By Madina Toure
Flushing residents, business owners and community leaders have launched the Flushing 2050 Community Building Initiative to establish a collective, community-led vision for the neighborhood’s future.
Partners in Progress, a collaboration created by Asian Americans for Equality, was set up to assess the area’s progress and quality of life for the future. Citi Foundation and the Low-Income Investment Fund provided funding.
More than 30 representatives from Flushing, including elected officials, community leaders and key institutions, came together Jan. 28 in the Topaz Room of the Sheraton LaGuardia East Hotel on 39th Avenue near Prince Street for the formal kickoff of the initiative.
Isabelle Leighton, director of AAFE’s Equality Fund, said the organization has been working in Flushing for 20 years.
“It’s limited because we know there’s so many institutions here, there’s so many different voices, so we want to be able to bring in even more,” Leighton said.
The first phase of the initiative will start March 5 with a Flushing 2050 Community Forum that will include workshops and meetings facilitated by the Municipal Arts Society, the Greater Flushing Chamber of Commerce and AAFE.
Other activities over the course of the year will include a commercial district needs assessment, site studies, consumer market surveys, cultural mapping tours and a creative economy session featuring local artists, entrepreneurs, young professionals and performers.
John Choe, the Greater Flushing Chamber of Commerce’s executive director, said the initiative is about not only helping people feed their families but also job creation.
The chamber was selected by the city as one of the first organizations to host the new Neighborhood 360° Fellows program, which pairs community organizers to facilitate increased collaboration between local stakeholders centered on economic development initiatives.
He noted the chamber is working with the city to collect information on business owners in the area over the next couple of months.
“This is the first time that the city has funded a survey of the business community in Flushing,” Choe said.
State Assemblyman Ron Kim (D-Flushing) said it takes this type of “brain trust” to figure out how to zone and prepare properly for the next 35 years.
Urban planners did not anticipate the type of growth that has occurred in the neighborhood, Kim said.

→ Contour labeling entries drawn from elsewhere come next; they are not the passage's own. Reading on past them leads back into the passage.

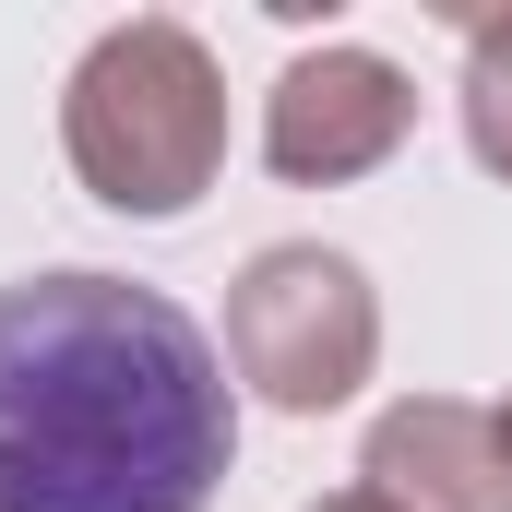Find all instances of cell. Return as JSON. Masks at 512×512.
Instances as JSON below:
<instances>
[{"instance_id": "obj_1", "label": "cell", "mask_w": 512, "mask_h": 512, "mask_svg": "<svg viewBox=\"0 0 512 512\" xmlns=\"http://www.w3.org/2000/svg\"><path fill=\"white\" fill-rule=\"evenodd\" d=\"M239 465L215 334L96 262L0 286V512H203Z\"/></svg>"}, {"instance_id": "obj_2", "label": "cell", "mask_w": 512, "mask_h": 512, "mask_svg": "<svg viewBox=\"0 0 512 512\" xmlns=\"http://www.w3.org/2000/svg\"><path fill=\"white\" fill-rule=\"evenodd\" d=\"M60 143H72V179L108 203V215H191L227 167V72L215 48L179 24V12H131L108 24L84 60H72V96H60Z\"/></svg>"}, {"instance_id": "obj_3", "label": "cell", "mask_w": 512, "mask_h": 512, "mask_svg": "<svg viewBox=\"0 0 512 512\" xmlns=\"http://www.w3.org/2000/svg\"><path fill=\"white\" fill-rule=\"evenodd\" d=\"M370 358H382V298H370V274L346 251L274 239V251L239 262V286H227V370L262 405L322 417V405H346L370 382Z\"/></svg>"}, {"instance_id": "obj_4", "label": "cell", "mask_w": 512, "mask_h": 512, "mask_svg": "<svg viewBox=\"0 0 512 512\" xmlns=\"http://www.w3.org/2000/svg\"><path fill=\"white\" fill-rule=\"evenodd\" d=\"M405 131H417V84L382 48L334 36V48H298L274 72V96H262V167L298 179V191H346V179H370V167L405 155Z\"/></svg>"}, {"instance_id": "obj_5", "label": "cell", "mask_w": 512, "mask_h": 512, "mask_svg": "<svg viewBox=\"0 0 512 512\" xmlns=\"http://www.w3.org/2000/svg\"><path fill=\"white\" fill-rule=\"evenodd\" d=\"M358 489L382 512H512V465L489 405H453V393H405L370 417V453H358Z\"/></svg>"}, {"instance_id": "obj_6", "label": "cell", "mask_w": 512, "mask_h": 512, "mask_svg": "<svg viewBox=\"0 0 512 512\" xmlns=\"http://www.w3.org/2000/svg\"><path fill=\"white\" fill-rule=\"evenodd\" d=\"M465 143H477V167L512 191V12L465 24Z\"/></svg>"}, {"instance_id": "obj_7", "label": "cell", "mask_w": 512, "mask_h": 512, "mask_svg": "<svg viewBox=\"0 0 512 512\" xmlns=\"http://www.w3.org/2000/svg\"><path fill=\"white\" fill-rule=\"evenodd\" d=\"M310 512H382V501H370V489H334V501H310Z\"/></svg>"}, {"instance_id": "obj_8", "label": "cell", "mask_w": 512, "mask_h": 512, "mask_svg": "<svg viewBox=\"0 0 512 512\" xmlns=\"http://www.w3.org/2000/svg\"><path fill=\"white\" fill-rule=\"evenodd\" d=\"M489 429H501V465H512V393H501V405H489Z\"/></svg>"}]
</instances>
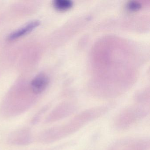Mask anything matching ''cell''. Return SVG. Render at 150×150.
Masks as SVG:
<instances>
[{
	"label": "cell",
	"mask_w": 150,
	"mask_h": 150,
	"mask_svg": "<svg viewBox=\"0 0 150 150\" xmlns=\"http://www.w3.org/2000/svg\"><path fill=\"white\" fill-rule=\"evenodd\" d=\"M110 110L108 106H101L87 109L76 115L66 123L52 129L50 132L52 140L68 137L90 122L99 118Z\"/></svg>",
	"instance_id": "6da1fadb"
},
{
	"label": "cell",
	"mask_w": 150,
	"mask_h": 150,
	"mask_svg": "<svg viewBox=\"0 0 150 150\" xmlns=\"http://www.w3.org/2000/svg\"><path fill=\"white\" fill-rule=\"evenodd\" d=\"M149 113V109L141 106L126 108L120 111L116 116L114 125L118 129H126L145 118Z\"/></svg>",
	"instance_id": "7a4b0ae2"
},
{
	"label": "cell",
	"mask_w": 150,
	"mask_h": 150,
	"mask_svg": "<svg viewBox=\"0 0 150 150\" xmlns=\"http://www.w3.org/2000/svg\"><path fill=\"white\" fill-rule=\"evenodd\" d=\"M150 142L143 138H126L115 142L108 150H148Z\"/></svg>",
	"instance_id": "3957f363"
},
{
	"label": "cell",
	"mask_w": 150,
	"mask_h": 150,
	"mask_svg": "<svg viewBox=\"0 0 150 150\" xmlns=\"http://www.w3.org/2000/svg\"><path fill=\"white\" fill-rule=\"evenodd\" d=\"M49 79L43 74H38L31 81V87L32 91L36 94L43 92L49 84Z\"/></svg>",
	"instance_id": "277c9868"
},
{
	"label": "cell",
	"mask_w": 150,
	"mask_h": 150,
	"mask_svg": "<svg viewBox=\"0 0 150 150\" xmlns=\"http://www.w3.org/2000/svg\"><path fill=\"white\" fill-rule=\"evenodd\" d=\"M40 22L38 21H34L30 22L24 27L10 34L8 37V40H13L23 36L38 27L40 25Z\"/></svg>",
	"instance_id": "5b68a950"
},
{
	"label": "cell",
	"mask_w": 150,
	"mask_h": 150,
	"mask_svg": "<svg viewBox=\"0 0 150 150\" xmlns=\"http://www.w3.org/2000/svg\"><path fill=\"white\" fill-rule=\"evenodd\" d=\"M76 110V107L73 105L69 104H65L54 110L51 118L53 120L63 119L71 115Z\"/></svg>",
	"instance_id": "8992f818"
},
{
	"label": "cell",
	"mask_w": 150,
	"mask_h": 150,
	"mask_svg": "<svg viewBox=\"0 0 150 150\" xmlns=\"http://www.w3.org/2000/svg\"><path fill=\"white\" fill-rule=\"evenodd\" d=\"M73 3L69 0H56L53 2L54 7L59 11L68 10L72 6Z\"/></svg>",
	"instance_id": "52a82bcc"
},
{
	"label": "cell",
	"mask_w": 150,
	"mask_h": 150,
	"mask_svg": "<svg viewBox=\"0 0 150 150\" xmlns=\"http://www.w3.org/2000/svg\"><path fill=\"white\" fill-rule=\"evenodd\" d=\"M127 7L131 11H137L140 9L141 5L137 1H132L128 3Z\"/></svg>",
	"instance_id": "ba28073f"
}]
</instances>
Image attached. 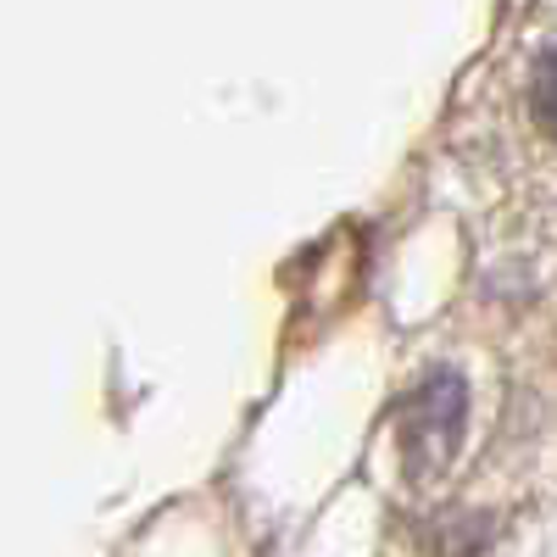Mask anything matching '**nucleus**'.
Instances as JSON below:
<instances>
[{"label": "nucleus", "instance_id": "nucleus-1", "mask_svg": "<svg viewBox=\"0 0 557 557\" xmlns=\"http://www.w3.org/2000/svg\"><path fill=\"white\" fill-rule=\"evenodd\" d=\"M462 418H469V391H462V380L451 374V368H441L435 380H424V391L407 396V407H401V446H407L418 474L446 469L451 462V451L462 441Z\"/></svg>", "mask_w": 557, "mask_h": 557}, {"label": "nucleus", "instance_id": "nucleus-2", "mask_svg": "<svg viewBox=\"0 0 557 557\" xmlns=\"http://www.w3.org/2000/svg\"><path fill=\"white\" fill-rule=\"evenodd\" d=\"M530 112L541 123L546 139H557V51H546L535 62V78H530Z\"/></svg>", "mask_w": 557, "mask_h": 557}]
</instances>
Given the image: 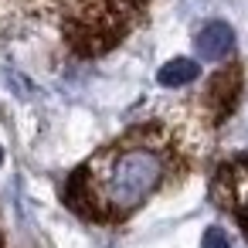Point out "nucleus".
<instances>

“This is a vision that’s been needed for so many years, where people from private, public and community groups that have represented Flushing since the 17th century—the Bowne House to third-generation building owners—they’re all here today because they care about the future of Flushing,” Kim said.
Also in attendance were Simon Gerson of Gerson Properties; Dian Yu of the Flushing Business Improvement District; and Maureen Reagan of the Queensboro Hill Civic Association.